Rudy Kraft, under appointment by the Court of Appeal, for Defendant and
Appellant.
Rob Bonta, Attorney General, Cheryl L. Feiner, Assistant Attorney General,
Gregory D. Brown and Anthony C. Pinggera, Deputy Attorneys General, for Plaintiff and
Respondent.
-ooOoo-
* Before Peña, Acting P. J., Smith, J. and Snauffer, J.
A.A. is a patient civilly committed under the Sexually Violent Predator Act
(SVPA) (Welf. & Inst. Code, § 6600 et seq.), committed at the State Department of State
Hospitals at Coalinga (DSH). DSH petitioned for an order compelling involuntary
treatment of A.A. with psychotropic medication. That petition was granted and A.A.
appeals.
On appeal, A.A.’s counsel has filed an opening brief requesting this court conduct
an independent review pursuant to People v. Wende (1979) 25 Cal.3d 436 and Anders v.
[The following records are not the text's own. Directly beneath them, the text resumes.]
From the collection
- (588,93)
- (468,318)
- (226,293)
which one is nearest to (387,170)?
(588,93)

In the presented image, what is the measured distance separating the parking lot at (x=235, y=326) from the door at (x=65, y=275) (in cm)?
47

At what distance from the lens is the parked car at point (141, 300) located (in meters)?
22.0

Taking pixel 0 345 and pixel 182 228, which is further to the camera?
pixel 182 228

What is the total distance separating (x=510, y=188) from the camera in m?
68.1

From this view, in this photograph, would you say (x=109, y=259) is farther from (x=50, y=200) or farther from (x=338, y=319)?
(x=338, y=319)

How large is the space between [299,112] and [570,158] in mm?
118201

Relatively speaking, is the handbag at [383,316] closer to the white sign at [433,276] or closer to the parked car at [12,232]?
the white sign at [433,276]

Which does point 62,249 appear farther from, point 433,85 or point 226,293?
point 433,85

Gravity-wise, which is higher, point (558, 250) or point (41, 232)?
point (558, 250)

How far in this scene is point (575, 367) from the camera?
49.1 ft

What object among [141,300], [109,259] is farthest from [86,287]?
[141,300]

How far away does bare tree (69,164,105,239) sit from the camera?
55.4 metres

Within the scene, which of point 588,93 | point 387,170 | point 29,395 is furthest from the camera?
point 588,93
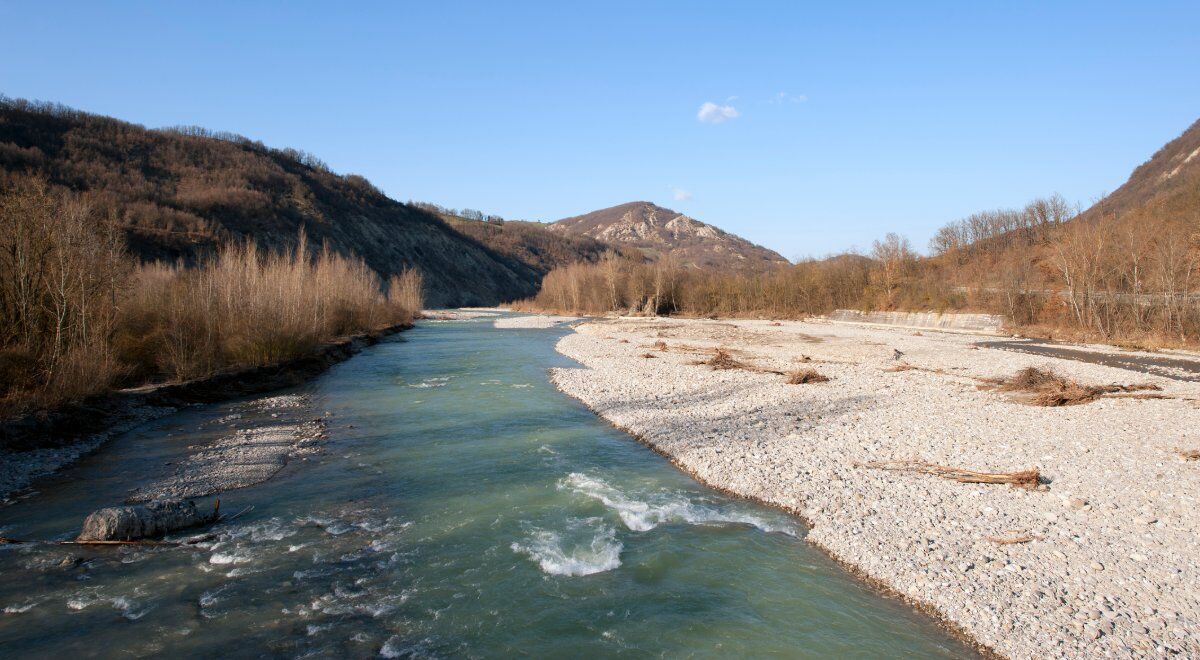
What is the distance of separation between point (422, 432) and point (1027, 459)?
535 inches

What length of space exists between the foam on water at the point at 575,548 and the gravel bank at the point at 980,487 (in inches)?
121

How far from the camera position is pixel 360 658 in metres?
5.59

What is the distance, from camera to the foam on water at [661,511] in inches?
353

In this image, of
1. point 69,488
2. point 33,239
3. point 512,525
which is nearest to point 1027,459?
point 512,525

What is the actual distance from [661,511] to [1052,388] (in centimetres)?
1482

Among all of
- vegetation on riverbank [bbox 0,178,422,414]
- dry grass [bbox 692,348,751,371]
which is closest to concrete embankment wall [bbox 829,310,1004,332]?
dry grass [bbox 692,348,751,371]

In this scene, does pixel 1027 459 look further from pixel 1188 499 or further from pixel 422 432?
pixel 422 432

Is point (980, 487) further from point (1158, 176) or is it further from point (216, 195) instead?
point (1158, 176)

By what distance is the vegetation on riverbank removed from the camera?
1348 cm

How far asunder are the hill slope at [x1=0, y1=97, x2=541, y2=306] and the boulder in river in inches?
1926

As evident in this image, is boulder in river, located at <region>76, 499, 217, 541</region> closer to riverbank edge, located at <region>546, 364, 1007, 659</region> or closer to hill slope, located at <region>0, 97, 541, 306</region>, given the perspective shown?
riverbank edge, located at <region>546, 364, 1007, 659</region>

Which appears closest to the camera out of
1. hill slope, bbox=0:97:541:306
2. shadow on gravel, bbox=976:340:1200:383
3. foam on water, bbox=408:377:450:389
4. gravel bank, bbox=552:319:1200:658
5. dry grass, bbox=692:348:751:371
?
gravel bank, bbox=552:319:1200:658

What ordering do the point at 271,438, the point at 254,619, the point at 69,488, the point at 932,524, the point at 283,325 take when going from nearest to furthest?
the point at 254,619 < the point at 932,524 < the point at 69,488 < the point at 271,438 < the point at 283,325

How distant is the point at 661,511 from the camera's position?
9.46m
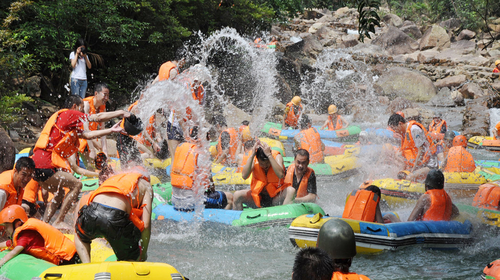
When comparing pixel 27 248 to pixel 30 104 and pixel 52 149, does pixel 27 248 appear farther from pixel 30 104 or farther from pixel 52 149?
pixel 30 104

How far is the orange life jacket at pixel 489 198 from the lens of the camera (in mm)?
6766

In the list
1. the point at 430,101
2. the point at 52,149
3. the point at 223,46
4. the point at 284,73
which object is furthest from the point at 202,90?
the point at 430,101

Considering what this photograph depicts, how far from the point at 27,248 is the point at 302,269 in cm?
293

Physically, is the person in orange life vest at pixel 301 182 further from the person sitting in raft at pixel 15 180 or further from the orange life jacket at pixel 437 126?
the orange life jacket at pixel 437 126

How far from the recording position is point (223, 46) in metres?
18.3

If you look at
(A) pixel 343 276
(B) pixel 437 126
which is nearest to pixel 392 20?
(B) pixel 437 126

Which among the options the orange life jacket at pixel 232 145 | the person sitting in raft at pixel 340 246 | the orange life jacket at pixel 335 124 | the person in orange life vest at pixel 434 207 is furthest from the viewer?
the orange life jacket at pixel 335 124

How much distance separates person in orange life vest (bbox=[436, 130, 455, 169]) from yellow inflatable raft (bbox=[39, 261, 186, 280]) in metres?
7.30

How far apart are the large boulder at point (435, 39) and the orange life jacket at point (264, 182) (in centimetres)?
2532

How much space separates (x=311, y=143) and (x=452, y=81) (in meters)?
14.2

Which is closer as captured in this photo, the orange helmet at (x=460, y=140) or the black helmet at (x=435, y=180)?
the black helmet at (x=435, y=180)

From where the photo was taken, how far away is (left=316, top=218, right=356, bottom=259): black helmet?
3.17 m

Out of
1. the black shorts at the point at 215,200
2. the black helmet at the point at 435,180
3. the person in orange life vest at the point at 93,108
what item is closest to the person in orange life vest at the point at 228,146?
the person in orange life vest at the point at 93,108

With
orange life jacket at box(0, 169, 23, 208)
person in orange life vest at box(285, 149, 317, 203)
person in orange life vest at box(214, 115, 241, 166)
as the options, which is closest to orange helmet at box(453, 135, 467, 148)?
person in orange life vest at box(285, 149, 317, 203)
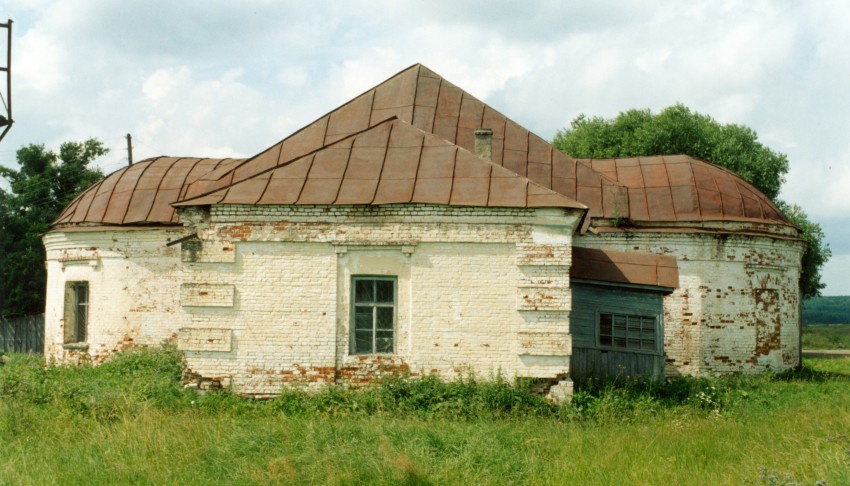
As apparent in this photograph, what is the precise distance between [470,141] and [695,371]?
6.30 metres

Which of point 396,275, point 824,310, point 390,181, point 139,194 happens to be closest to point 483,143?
point 390,181

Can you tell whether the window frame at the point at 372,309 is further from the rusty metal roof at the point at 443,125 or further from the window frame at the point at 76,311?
the window frame at the point at 76,311

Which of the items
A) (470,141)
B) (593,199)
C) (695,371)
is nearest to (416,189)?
(470,141)

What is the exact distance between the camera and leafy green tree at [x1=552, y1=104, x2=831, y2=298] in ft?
96.6

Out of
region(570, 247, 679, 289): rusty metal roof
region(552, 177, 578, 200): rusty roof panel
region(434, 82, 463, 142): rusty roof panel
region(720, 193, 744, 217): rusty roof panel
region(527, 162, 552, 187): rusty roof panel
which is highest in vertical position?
region(434, 82, 463, 142): rusty roof panel

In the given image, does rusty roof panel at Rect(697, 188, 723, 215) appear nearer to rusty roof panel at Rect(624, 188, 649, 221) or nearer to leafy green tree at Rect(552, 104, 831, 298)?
rusty roof panel at Rect(624, 188, 649, 221)

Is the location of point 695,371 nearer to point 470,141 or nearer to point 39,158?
point 470,141

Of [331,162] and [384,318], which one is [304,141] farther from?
[384,318]

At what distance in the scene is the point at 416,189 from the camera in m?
10.4

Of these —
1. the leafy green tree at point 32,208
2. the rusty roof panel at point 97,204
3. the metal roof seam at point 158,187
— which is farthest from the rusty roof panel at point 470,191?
the leafy green tree at point 32,208

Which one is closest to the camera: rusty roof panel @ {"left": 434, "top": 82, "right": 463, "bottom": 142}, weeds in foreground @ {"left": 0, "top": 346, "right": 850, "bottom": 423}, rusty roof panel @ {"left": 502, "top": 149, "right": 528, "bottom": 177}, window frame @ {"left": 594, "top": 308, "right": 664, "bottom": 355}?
weeds in foreground @ {"left": 0, "top": 346, "right": 850, "bottom": 423}

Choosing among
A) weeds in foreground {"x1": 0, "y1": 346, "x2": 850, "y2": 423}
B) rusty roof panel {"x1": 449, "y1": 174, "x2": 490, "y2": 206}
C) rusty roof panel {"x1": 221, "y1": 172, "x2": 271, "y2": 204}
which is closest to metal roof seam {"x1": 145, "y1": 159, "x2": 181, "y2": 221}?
weeds in foreground {"x1": 0, "y1": 346, "x2": 850, "y2": 423}

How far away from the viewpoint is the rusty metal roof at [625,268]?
1161 centimetres

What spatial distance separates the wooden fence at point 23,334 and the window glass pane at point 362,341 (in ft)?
47.2
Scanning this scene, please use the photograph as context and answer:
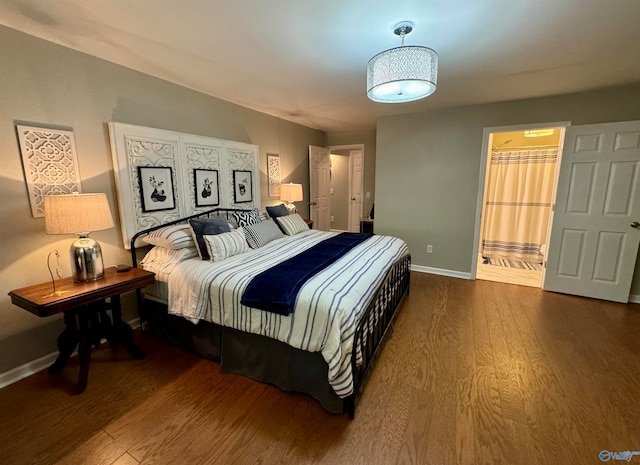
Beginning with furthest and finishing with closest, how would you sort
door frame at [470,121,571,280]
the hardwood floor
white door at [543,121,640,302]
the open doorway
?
the open doorway, door frame at [470,121,571,280], white door at [543,121,640,302], the hardwood floor

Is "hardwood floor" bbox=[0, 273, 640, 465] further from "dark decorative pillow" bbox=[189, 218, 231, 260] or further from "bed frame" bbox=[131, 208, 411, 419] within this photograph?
"dark decorative pillow" bbox=[189, 218, 231, 260]

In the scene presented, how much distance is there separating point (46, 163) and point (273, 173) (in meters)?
2.73

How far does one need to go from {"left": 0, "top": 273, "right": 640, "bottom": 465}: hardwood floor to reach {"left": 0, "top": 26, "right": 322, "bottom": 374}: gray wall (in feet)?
1.40

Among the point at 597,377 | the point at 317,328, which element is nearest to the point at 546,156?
the point at 597,377

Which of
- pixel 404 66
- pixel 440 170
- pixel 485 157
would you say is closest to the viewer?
pixel 404 66

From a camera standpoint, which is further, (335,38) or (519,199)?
(519,199)

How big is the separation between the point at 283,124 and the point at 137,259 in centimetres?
300

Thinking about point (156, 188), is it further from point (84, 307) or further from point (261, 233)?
point (84, 307)

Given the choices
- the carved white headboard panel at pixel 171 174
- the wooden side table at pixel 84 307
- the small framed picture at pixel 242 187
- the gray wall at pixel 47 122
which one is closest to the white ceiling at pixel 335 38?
the gray wall at pixel 47 122

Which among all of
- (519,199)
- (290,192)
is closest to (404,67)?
(290,192)

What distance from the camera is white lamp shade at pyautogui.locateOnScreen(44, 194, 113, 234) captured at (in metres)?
1.86

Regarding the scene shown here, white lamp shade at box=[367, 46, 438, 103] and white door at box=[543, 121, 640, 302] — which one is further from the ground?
white lamp shade at box=[367, 46, 438, 103]

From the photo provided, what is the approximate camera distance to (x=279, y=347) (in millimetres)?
1909

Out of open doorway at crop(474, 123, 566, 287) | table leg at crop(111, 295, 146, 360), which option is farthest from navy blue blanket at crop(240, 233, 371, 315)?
open doorway at crop(474, 123, 566, 287)
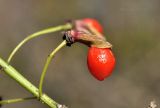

California (1967) 386 U.S. 738. In the alternative, A.A.’s counsel has outlined the
applicable law pursuant to Conservatorship of Ben C. (2007) 40 Cal.4th 529 (Ben C.),
and requested that we exercise our discretion to conduct an independent review. 1 The
People contend that we are not compelled to review the matter pursuant to Wende and
Anders and we should decline to review the matter pursuant to Ben C. We exercise our
discretion to conduct an independent review. Finding that no reasonably arguable factual
or legal issues exist, we dismiss A.A.’s appeal.
PROCEDURAL SUMMARY
On June 5, 2009, A.A. was committed to DSH pursuant to Welfare and
Institutions Code section 6600 et seq.
On December 16, 2020, DSH filed a petition to compel A.A. to submit to
involuntary psychotropic medication pursuant to In re Calhoun (2004) 121 Cal.App.4th
1315.
The trial court conducted a hearing on the petition on March 15, 2021, April 26,
2021, and April 27, 2021. On April 27, 2021, the court concluded that A.A. did not
“fully understand the risks … of stopping the medications.” He was able to “evaluate
some of the information [regarding his treatment], but … [was] not completely [able to]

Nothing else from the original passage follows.